Un projet de loi présenté comme une nouvelle étape de la décentralisation prévoirait de renforcer les pouvoirs des préfets. Une orientation qui relance le débat sur la réalité du partage du pouvoir territorial dans un pays le plus centralisé d’Europe.

Un projet de loi sur la décentralisation, dont une version a été consultée par plusieurs médias dont Le Monde, prévoirait de renforcer sensiblement les pouvoirs des préfets, représentants de l’État dans les territoires, au nom d’une meilleure « clarification des responsabilités ».

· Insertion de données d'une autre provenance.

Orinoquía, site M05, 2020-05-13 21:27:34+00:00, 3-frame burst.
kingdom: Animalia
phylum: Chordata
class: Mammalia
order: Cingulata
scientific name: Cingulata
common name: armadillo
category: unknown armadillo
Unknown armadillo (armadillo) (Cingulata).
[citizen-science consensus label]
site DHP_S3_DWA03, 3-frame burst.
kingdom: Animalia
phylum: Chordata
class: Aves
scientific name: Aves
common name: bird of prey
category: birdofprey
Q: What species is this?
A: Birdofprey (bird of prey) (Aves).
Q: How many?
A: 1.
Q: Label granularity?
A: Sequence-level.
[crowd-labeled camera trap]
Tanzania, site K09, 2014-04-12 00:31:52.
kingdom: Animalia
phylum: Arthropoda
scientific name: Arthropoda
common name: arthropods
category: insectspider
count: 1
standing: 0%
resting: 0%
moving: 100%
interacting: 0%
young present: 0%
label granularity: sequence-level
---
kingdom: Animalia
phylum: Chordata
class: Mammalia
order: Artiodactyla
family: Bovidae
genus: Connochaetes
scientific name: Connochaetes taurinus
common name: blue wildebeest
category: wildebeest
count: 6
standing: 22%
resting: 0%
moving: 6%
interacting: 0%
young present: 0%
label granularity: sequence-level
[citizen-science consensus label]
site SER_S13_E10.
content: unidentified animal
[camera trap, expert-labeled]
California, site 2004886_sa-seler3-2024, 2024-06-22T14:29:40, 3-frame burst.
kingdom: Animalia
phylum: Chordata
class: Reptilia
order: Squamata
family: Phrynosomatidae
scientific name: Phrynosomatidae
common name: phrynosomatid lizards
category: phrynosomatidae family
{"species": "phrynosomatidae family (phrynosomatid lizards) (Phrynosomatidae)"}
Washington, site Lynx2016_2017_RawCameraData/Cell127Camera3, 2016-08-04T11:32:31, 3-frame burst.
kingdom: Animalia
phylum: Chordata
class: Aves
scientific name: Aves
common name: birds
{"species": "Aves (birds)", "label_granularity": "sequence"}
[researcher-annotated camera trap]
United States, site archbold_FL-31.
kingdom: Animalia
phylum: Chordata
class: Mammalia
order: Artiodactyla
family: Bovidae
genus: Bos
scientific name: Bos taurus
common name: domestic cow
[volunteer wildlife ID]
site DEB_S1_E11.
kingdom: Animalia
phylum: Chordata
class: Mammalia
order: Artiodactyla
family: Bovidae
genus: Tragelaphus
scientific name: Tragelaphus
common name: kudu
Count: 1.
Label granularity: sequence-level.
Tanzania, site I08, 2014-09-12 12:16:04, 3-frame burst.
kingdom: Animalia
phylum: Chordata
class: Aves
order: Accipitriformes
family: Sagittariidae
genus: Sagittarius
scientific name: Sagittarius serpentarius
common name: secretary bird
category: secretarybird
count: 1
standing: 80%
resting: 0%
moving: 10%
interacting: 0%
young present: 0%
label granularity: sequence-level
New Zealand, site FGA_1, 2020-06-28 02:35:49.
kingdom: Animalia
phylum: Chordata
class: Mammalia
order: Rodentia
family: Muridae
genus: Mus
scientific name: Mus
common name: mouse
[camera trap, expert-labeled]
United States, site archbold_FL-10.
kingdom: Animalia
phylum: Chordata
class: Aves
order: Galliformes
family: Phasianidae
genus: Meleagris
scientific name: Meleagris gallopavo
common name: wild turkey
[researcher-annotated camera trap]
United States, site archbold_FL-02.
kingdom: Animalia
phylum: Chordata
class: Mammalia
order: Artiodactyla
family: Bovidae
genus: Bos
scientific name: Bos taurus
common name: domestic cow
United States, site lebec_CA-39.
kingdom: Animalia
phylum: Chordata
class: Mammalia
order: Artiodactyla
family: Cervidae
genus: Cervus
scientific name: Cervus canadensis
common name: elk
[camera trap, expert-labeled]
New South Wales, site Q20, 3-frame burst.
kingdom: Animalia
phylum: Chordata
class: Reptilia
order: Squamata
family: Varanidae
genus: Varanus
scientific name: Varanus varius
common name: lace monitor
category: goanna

Présenté, comme souvent, comme une nouvelle étape de la décentralisation, le texte s’inscrirait en réalité dans une logique bien différente : celle d’un renforcement du pouvoir central à travers ses relais territoriaux. La préfecture, institution héritée de Napoléon Ier — donc de l’Empire et non de la République — repose sur un principe simple : un représentant de l’État, nommé et non élu, chargé de faire appliquer les décisions prises à Paris. Une organisation qui demeure largement spécifique à la France en Europe.

Le projet viserait à donner davantage de marges de manœuvre aux préfets pour adapter les politiques publiques au niveau local, notamment dans des domaines essentiels comme le logement, la transition écologique ou la santé. Autant de compétences qui, dans d’autres pays européens comme l’Allemagne, relèvent largement des Länder, c’est-à-dire d’autorités régionales disposant de compétences législatives étendues et de budgets conséquents.

Certes, le texte évoquerait aussi un élargissement des possibilités d’expérimentations locales, avec des dérogations ponctuelles aux normes nationales. Mais ces marges d’adaptation resteraient encadrées par l’État lui-même, et non confiées aux collectivités territoriales élues. En l’état, aucun transfert significatif de compétences vers les régions, départements ou communes ne serait envisagé.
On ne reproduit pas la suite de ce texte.